PROVIDED DATA:
*****

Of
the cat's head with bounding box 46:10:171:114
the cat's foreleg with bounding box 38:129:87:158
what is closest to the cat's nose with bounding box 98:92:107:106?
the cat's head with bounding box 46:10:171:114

*****

WHAT YOU NEED TO DO: Please quote the material above word for word, line by line.

ANSWER:
Of
the cat's head with bounding box 46:10:171:114
the cat's foreleg with bounding box 38:129:87:158
what is closest to the cat's nose with bounding box 98:92:107:106?
the cat's head with bounding box 46:10:171:114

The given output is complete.